Monstruosidades vulgares

Quando olho o monstro que vai crescendo à frente da minha janela no Funchal vejo nele uma metáfora das monstruosidades vulgares em que nos deixámos enredar.

Da janela da minha casa no Funchal vejo o monstro a crescer: os quase vinte andares do futuro hotel Savoy, uma imensa muralha de betão debruçada sobre a baía e rematando o massacre da paisagem por outros atentados urbanísticos, quase sempre em nome do progresso. Foi aliás em nome das oportunidades de emprego que a maioria de esquerda da Câmara do Funchal (reeleita no passado dia 1) acabou por dar luz verde a este projecto herdado do executivo anterior – liderado pelo actual presidente do Governo Regional, Miguel Albuquerque – que ameaça converter esta bela cidade atlântica num cenário de horror futurista à Blade Runner.

A monstruosa aberração foi aprovada e abençoada pelo PSD e pela coligação do PS com o Bloco e outros mini-partidos como uma fatalidade para bem dos madeirenses. Podia ser, só por si, uma metáfora de outras monstruosidades que vemos pelo país fora e se tornaram emblemas do regime. Mas a metáfora ultrapassa o âmbito urbanístico.

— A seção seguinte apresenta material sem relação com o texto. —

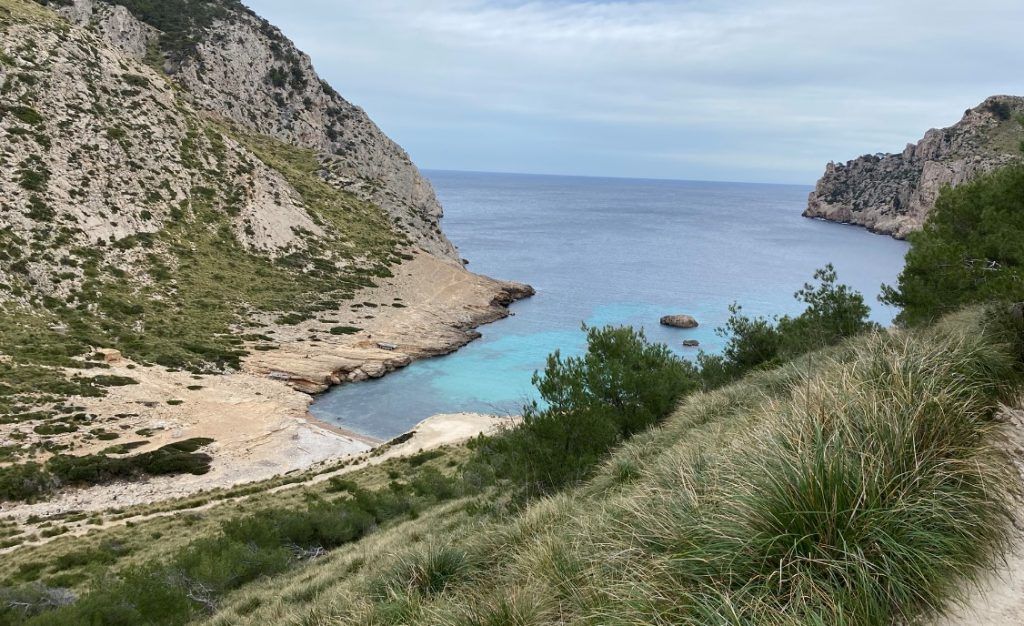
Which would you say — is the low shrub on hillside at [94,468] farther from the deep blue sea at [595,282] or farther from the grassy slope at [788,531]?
the grassy slope at [788,531]

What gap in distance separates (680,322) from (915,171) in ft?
379

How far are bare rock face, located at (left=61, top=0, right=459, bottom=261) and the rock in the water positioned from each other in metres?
32.8

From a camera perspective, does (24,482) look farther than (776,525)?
Yes

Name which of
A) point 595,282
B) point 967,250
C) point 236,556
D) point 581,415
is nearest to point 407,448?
point 236,556

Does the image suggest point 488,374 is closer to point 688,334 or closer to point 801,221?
point 688,334

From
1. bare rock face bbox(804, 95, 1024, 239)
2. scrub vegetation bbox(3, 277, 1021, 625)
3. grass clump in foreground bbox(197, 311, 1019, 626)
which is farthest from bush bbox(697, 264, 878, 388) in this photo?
bare rock face bbox(804, 95, 1024, 239)

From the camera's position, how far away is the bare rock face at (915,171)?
107688 mm

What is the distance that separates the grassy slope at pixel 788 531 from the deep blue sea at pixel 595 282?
13.1 m

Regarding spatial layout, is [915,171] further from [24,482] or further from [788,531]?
[24,482]

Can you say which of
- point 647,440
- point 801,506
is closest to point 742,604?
point 801,506

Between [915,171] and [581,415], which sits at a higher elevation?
[915,171]

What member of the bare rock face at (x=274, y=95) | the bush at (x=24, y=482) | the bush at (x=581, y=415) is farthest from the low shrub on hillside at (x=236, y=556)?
the bare rock face at (x=274, y=95)

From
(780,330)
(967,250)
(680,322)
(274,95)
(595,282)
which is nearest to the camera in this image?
(967,250)

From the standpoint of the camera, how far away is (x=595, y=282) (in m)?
78.6
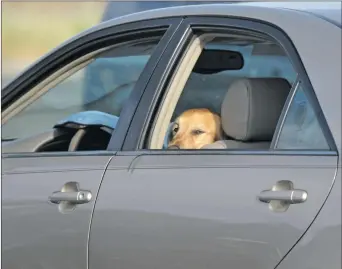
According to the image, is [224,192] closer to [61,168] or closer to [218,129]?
[218,129]

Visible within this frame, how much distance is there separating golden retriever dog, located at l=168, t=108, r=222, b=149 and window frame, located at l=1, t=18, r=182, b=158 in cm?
24

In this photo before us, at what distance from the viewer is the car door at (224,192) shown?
Answer: 2715 mm

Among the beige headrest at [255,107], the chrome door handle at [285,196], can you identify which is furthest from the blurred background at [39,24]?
the chrome door handle at [285,196]

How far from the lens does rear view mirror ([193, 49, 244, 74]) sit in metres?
3.65

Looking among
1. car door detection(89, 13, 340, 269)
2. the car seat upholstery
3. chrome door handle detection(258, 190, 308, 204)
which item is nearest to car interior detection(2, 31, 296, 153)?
the car seat upholstery

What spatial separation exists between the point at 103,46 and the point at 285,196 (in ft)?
4.39

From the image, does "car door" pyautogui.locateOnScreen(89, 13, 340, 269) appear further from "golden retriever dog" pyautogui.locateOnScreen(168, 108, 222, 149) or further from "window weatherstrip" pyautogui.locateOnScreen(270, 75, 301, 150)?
"golden retriever dog" pyautogui.locateOnScreen(168, 108, 222, 149)

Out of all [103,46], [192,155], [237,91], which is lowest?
[192,155]

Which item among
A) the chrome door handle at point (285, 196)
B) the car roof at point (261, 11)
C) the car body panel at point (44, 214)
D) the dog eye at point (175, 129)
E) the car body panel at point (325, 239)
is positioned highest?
the car roof at point (261, 11)

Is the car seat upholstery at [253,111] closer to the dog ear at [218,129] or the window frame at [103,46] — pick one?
the dog ear at [218,129]

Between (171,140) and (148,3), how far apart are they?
5369mm

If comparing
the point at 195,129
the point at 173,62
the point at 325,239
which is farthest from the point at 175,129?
the point at 325,239

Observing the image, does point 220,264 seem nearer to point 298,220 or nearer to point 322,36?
point 298,220

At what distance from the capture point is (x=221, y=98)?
3.72 metres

A remodelação do Governo madeirense, ocorrida esta semana, foi naturalmente eclipsada pela acusação a Sócrates e o novo Orçamento do Estado. Mas o seu significado político presta-se a leituras para além do espaço insular ou das particularidades do jardinismo e pós-jardinismo. É que Pedro Calado, o novo homem forte do Governo, vice-presidente e verdadeira sombra de Albuquerque era, nos últimos tempos, um dos principais administradores da AFA – o mais poderoso grupo de construção civil da Madeira desde o lançamento das vias rápidas ou outras obras faraónicas do regime jardinista e (já adivinharam?) proprietário do tal monstro que assombra o Funchal.

Pedro Calado é um velho cúmplice de Albuquerque e fora seu número dois na Câmara do Funchal, pelo que não seria de estranhar este regresso à cena política no momento em que o Presidente do Governo se encontra fragilizado e é alvo de contestação no PSD local. Mas o que não seria de estranhar é precisamente o que causa estranheza como se fosse o mais natural do mundo: o trânsito absolutamente pacífico entre os grandes negócios – neste caso, o maior à escala regional – e os cargos de maior responsabilidade política (Calado acumula as Finanças, a Economia, os Transportes e até a ‘Coordenação Política’ no Governo de Albuquerque).

A passagem directa de antigos ministros ou até líderes partidários para a administração de grandes empresas – da Banca à Construção Civil – foi-se banalizando num país onde prolifera há muito a promiscuidade entre interesses públicos e privados, com desprezo soberano por uma ética das incompatibilidades. Quando abrimos a boca de espanto com as revelações do caso Sócrates deveríamos antes pensar que as origens da questão se encontram enraizadas profundamente no nosso regime democrático, beneficiando da complacência e da cegueira deliberada que se foram instalando perante comportamentos eticamente intoleráveis. E assim chegamos ao sentimento de impunidade que explica as teias – e tentações suicidárias – estabelecidas entre um primeiro-ministro, o maior banqueiro do país, empresários, gestores e outros actores circunstanciais. Como não pudemos ver o que estava tão ostensivamente ao alcance dos nossos olhos na trajectória de um homem devorado pelo deslumbramento do poder (e do seu estatuto)? O mistério Sócrates é um falso mistério.

Por isso, quando olho o monstro que vai crescendo à frente da minha janela no Funchal vejo nele uma metáfora das monstruosidades vulgares em que nos deixámos enredar.